Think of politics and marketing. Lies seem unavoidable if you live in today’s world.

Members of The Church of Jesus Christ of Latter-day Saints claim to “believe in being honest, true, chaste, benevolent, virtuous and in doing good to all men”

So how can we be better at living up to this standard?

Lying is a cooperative act

Meyer claims that “a lie has no power whatsoever by its mere utterance. Its power emerges when someone else agrees to believe the lie.”

This is key: we must recognize our own participation in the deception that goes on in our daily interactions.

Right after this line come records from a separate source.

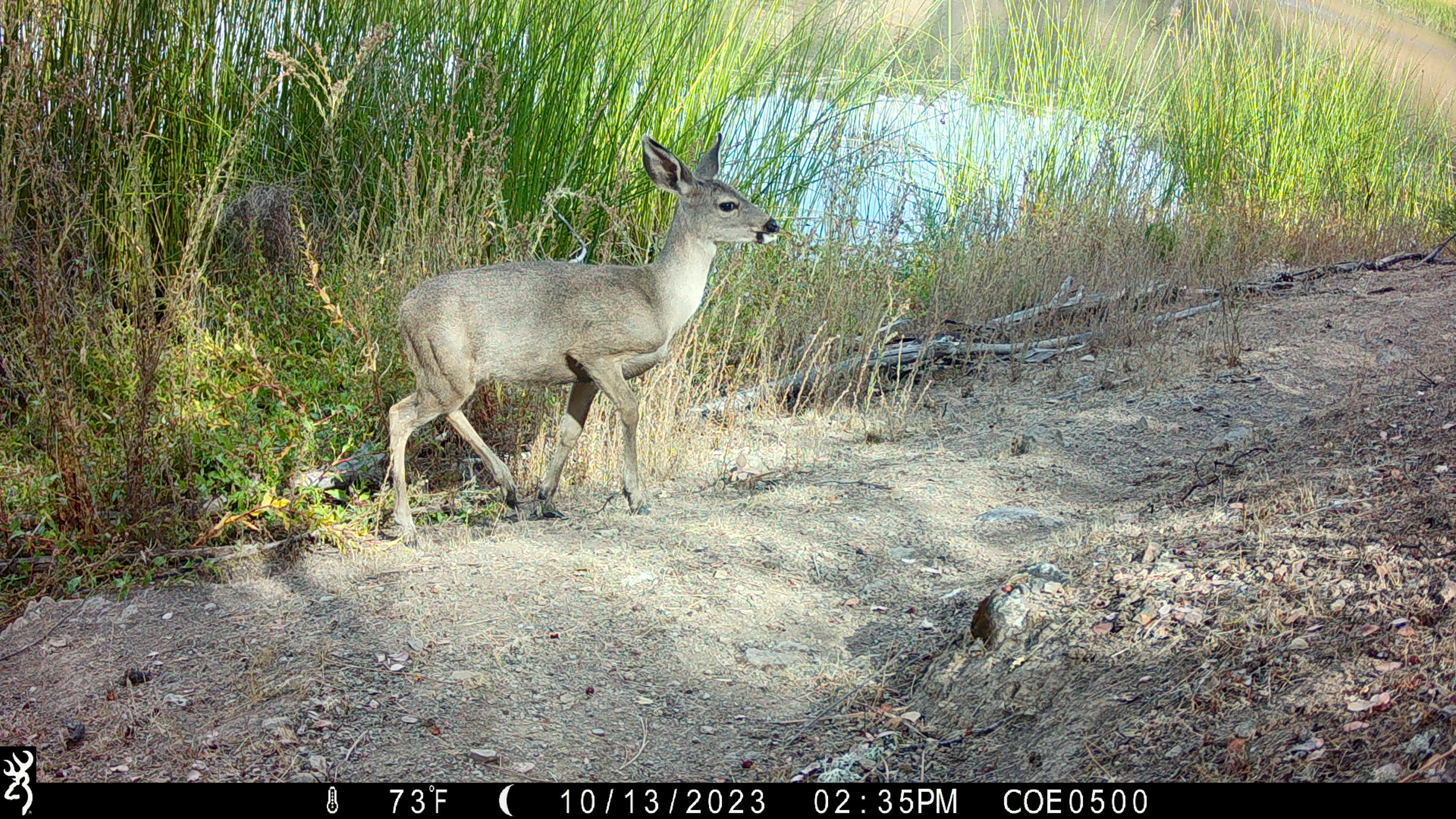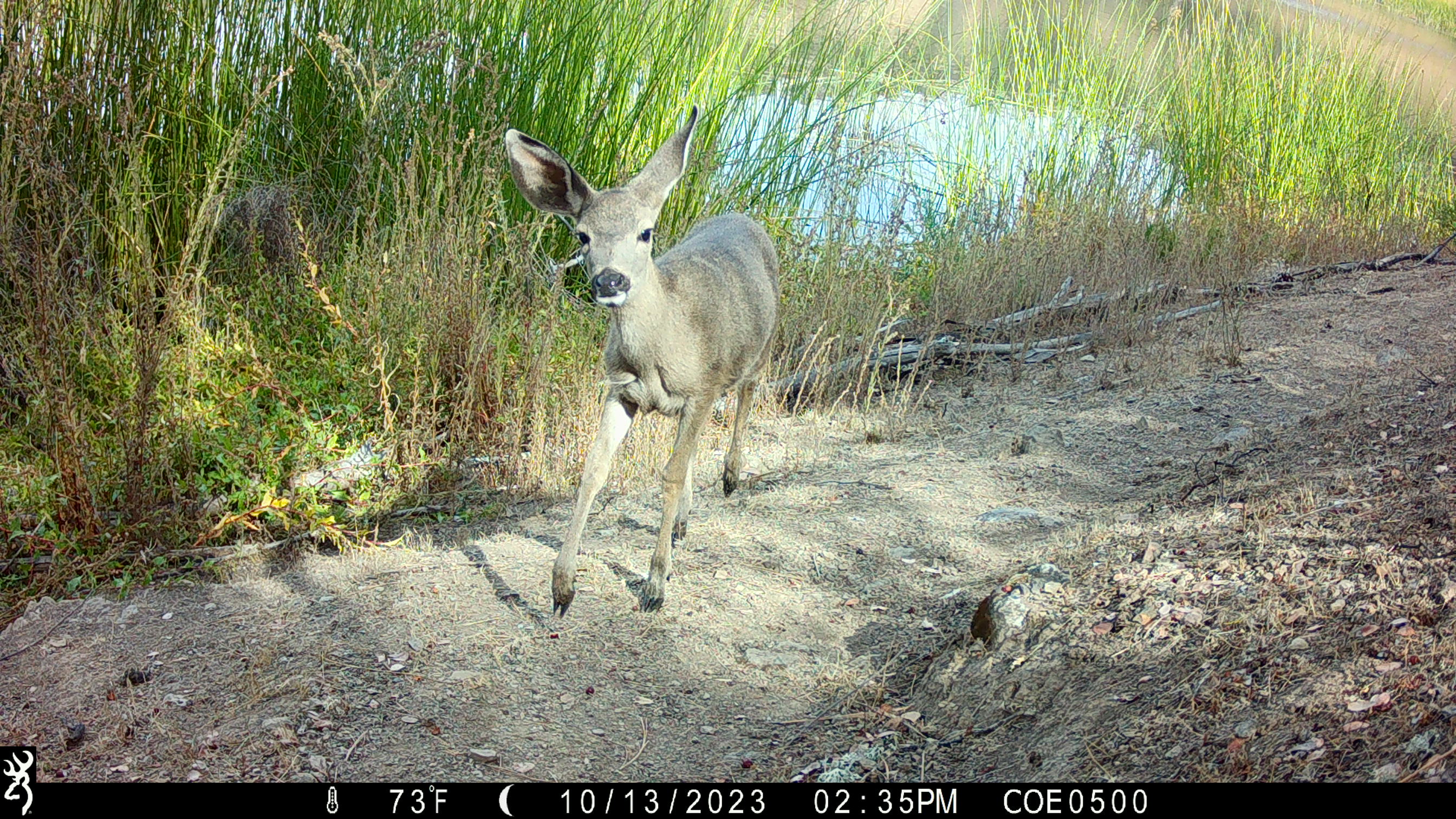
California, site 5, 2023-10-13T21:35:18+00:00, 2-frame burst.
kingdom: Animalia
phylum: Chordata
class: Mammalia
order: Artiodactyla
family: Cervidae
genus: Odocoileus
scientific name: Odocoileus hemionus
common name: mule deer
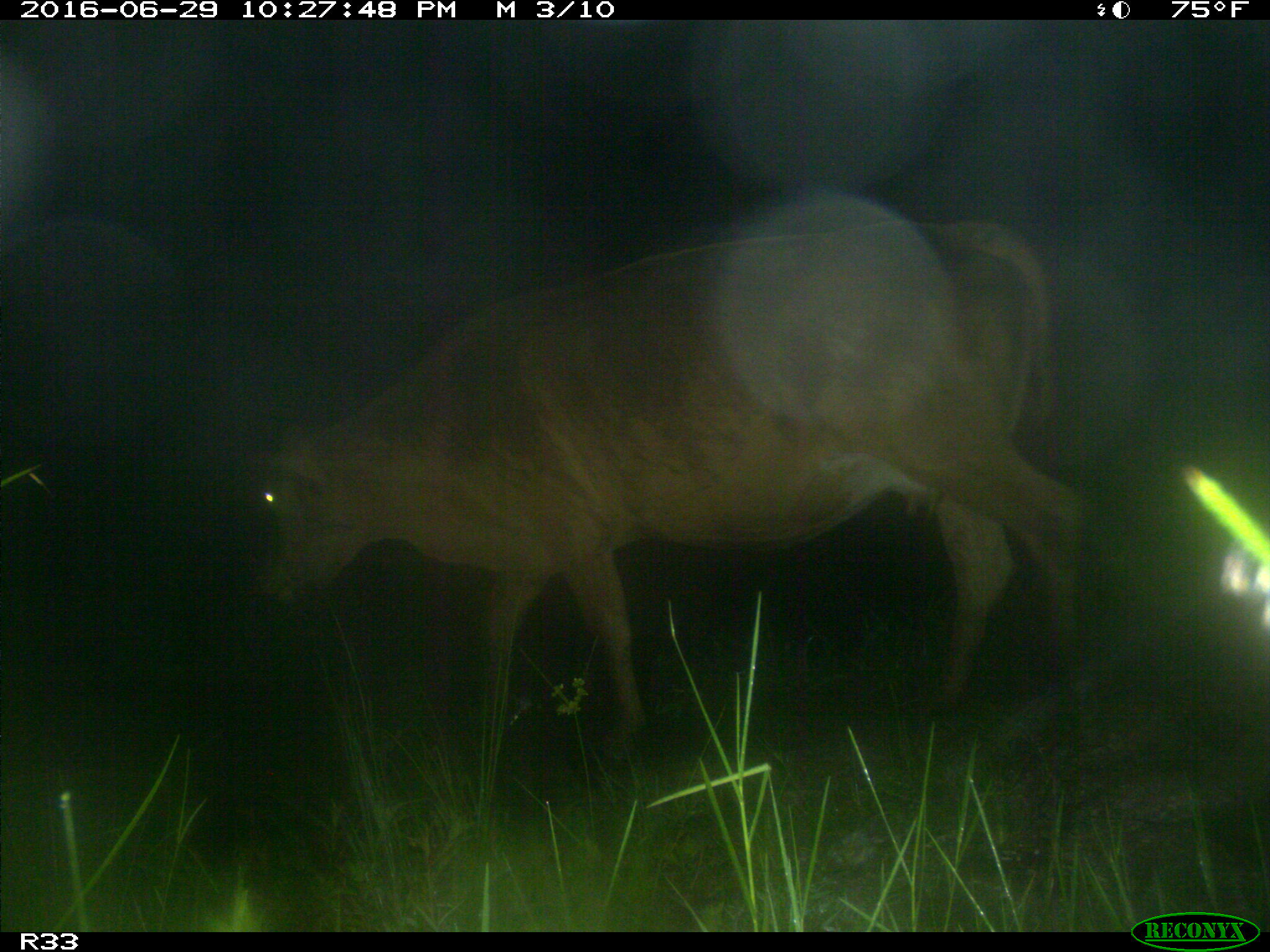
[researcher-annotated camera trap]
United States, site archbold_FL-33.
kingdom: Animalia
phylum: Chordata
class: Mammalia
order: Artiodactyla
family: Bovidae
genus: Bos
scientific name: Bos taurus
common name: domestic cow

She says, “I know it might sound like tough love, but look, if at some point you got lied to, it’s because you agreed to get lied to.”

Meyers goes on to say that “lying is an attempt to bridge [the] gap, to connect our wishes and our fantasies about who we wish we were, how we wish we could be, with what we’re really like. And boy are we willing to fill in those gaps in our lives with lies.”

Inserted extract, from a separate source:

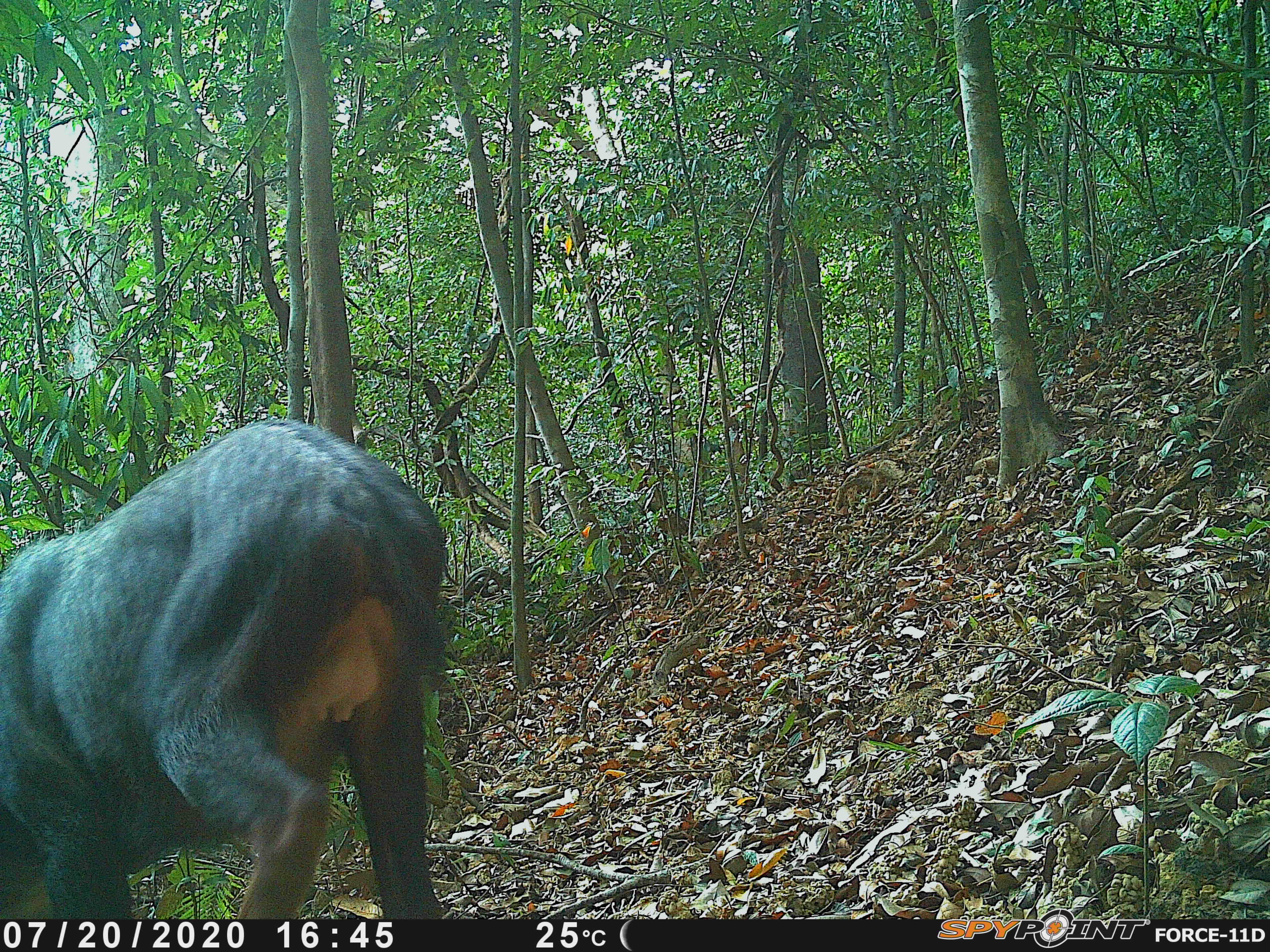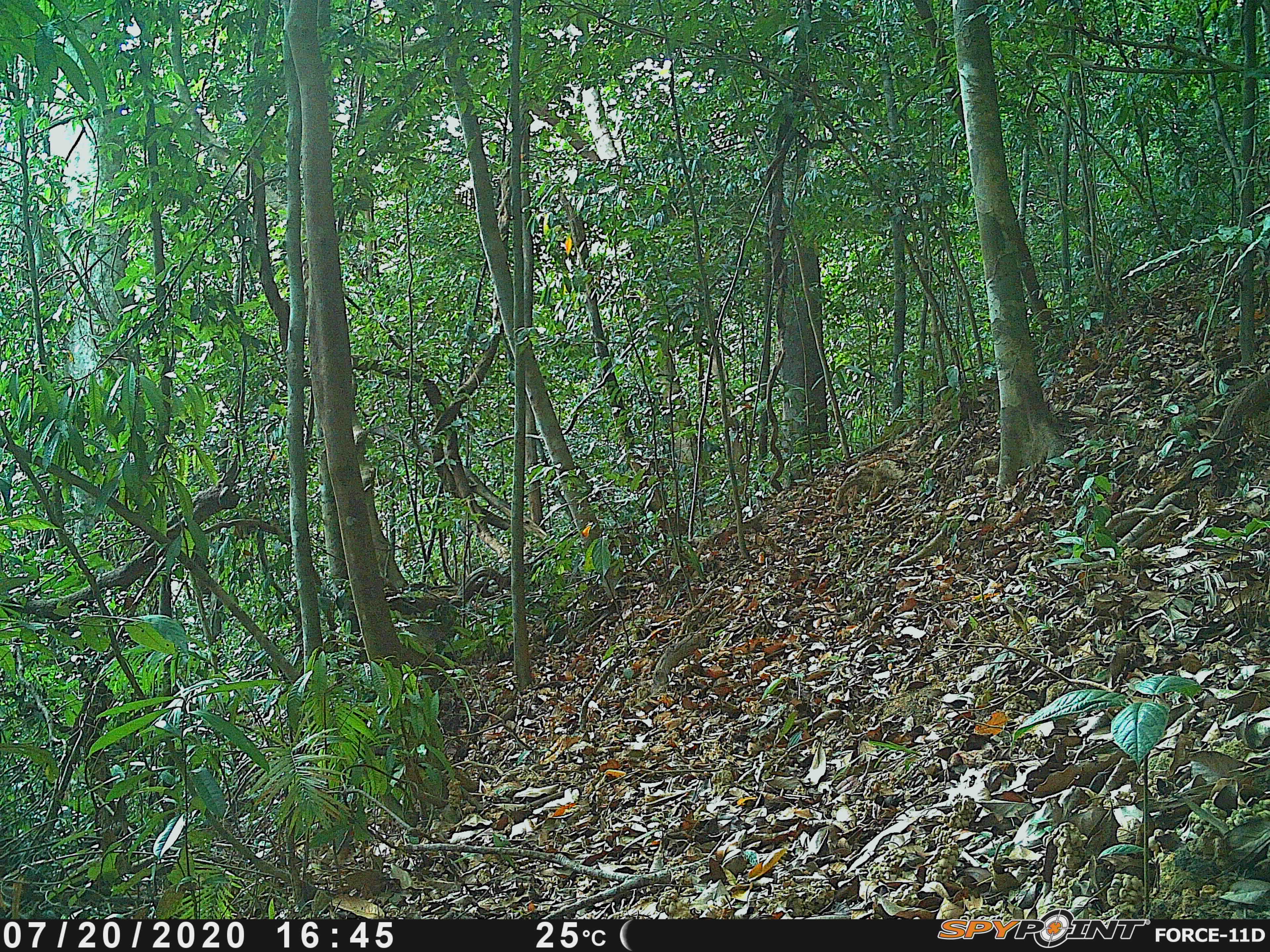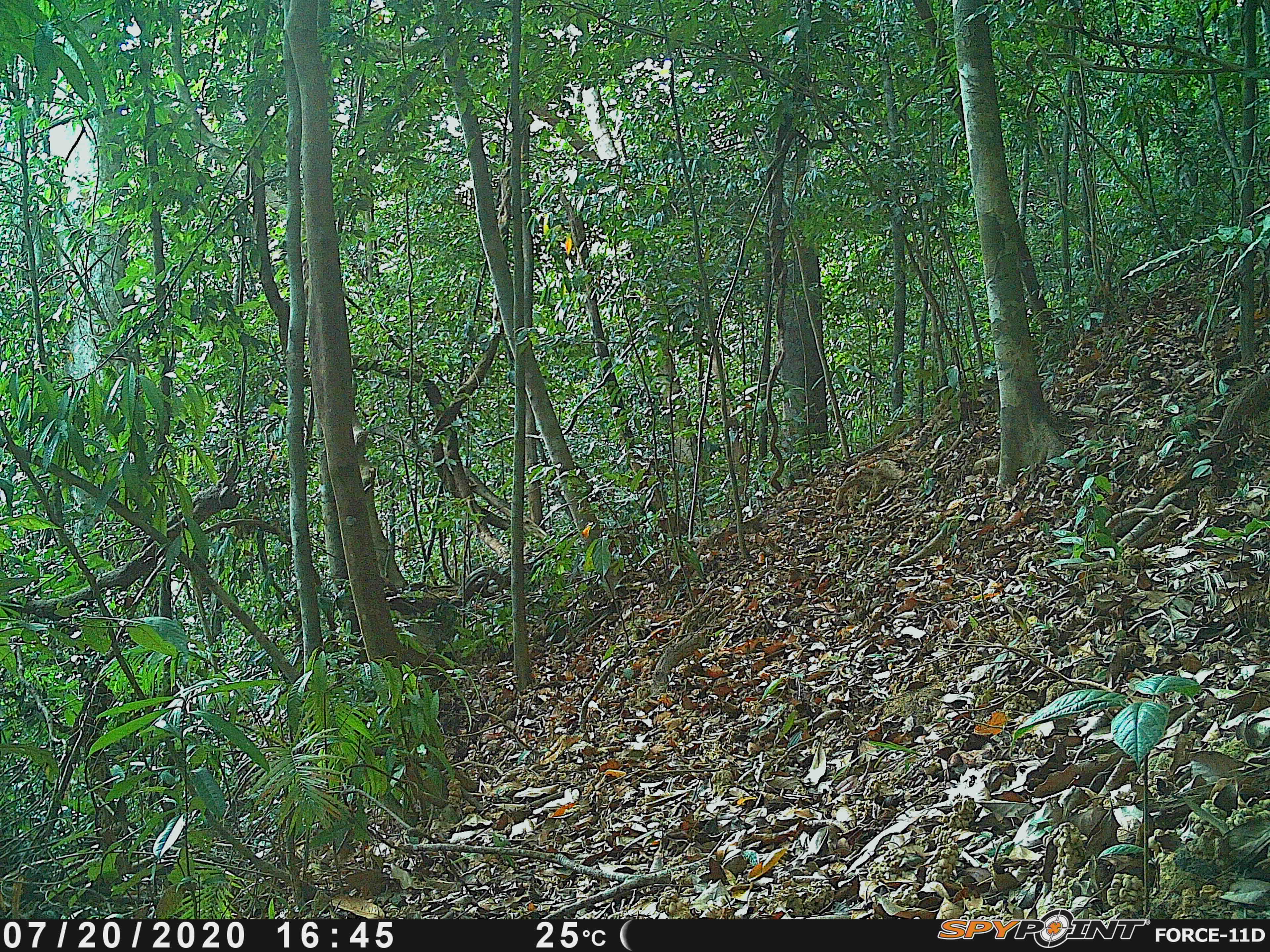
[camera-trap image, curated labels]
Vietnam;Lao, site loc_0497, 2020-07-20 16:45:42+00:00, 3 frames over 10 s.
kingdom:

Related: How to Teach Children Truth from Error

Pinocchio, Puppet, Conte, Italy
Image via Pixabay/jackmac34

Become a lie spotter

Along with recognizing that lying is a cooperative act, we must become better at noticing when we are lying or being lied to.
Meyers says of liars that they “are known to freeze their upper body, shift their blink rate, point their feet toward an exit.” Liars use “formal language, distancing language, and qualifying language.”
Truthtellers, on the other hand, are “cooperative, enthusiastic, willing to brainstorm, name suspects, and are infuriated if they sense they are wrongly accused.”
Meyers qualifies these facts by saying that “these behaviors are just behaviors. They’re not proof of deception. They’re red flags. We’re human beings. We make deceptive flailing gestures all over the place all day long. They don’t mean anything in and of themselves. But when you see clusters of them, that’s your signal.”

 

“Deceive me not”

One of the most cunning liars is the Adversary. He tells us we are not good enough, smart enough, or successful enough. He tells us that a little lie won’t hurt, that we cannot repent, or that we are unworthy of God’s love.

In his most recent conference talk, Elder Stevenson says talks about the ways in which we are deceived by the adversary. He says that many people today “are either unable to see things as they truly are or are unsatisfied with truth. Moreover, there are forces at play today designed to deliberately lead us away from absolute truth. These deceptions and lies go far beyond innocent mistaken identity and often have dire, not minor, consequences.”

The adversary’s lies are harmful and detrimental to our eternal progress.

Focus on eternal truth

Although Jiminy Cricket is given to Pinocchio as his “conscious,” and promises to be his “still small voice,” Jiminy Cricket often isn’t there for Pinocchio in times when he needs him most. Baptized Latter-day Saints are given the gift of the Holy Ghost, who, if we are worthy, will never leave us.

Likewise, when the Blue Fairy saves Pinocchio from Stromboli’s cage, she warns him by saying, “this is the last time I can help you.” Unlike the Blue Fairy, our Father in Heaven and Jesus Christ are always there to help us when we fall for the Adversary’s lies.

The eternal truth is this: we are going to make mistakes, but that is why Heavenly Father sent his Son. We should strive every day to remember the truths that the gospel teaches, and to recognize the lies the adversary tells us for what they are: lies.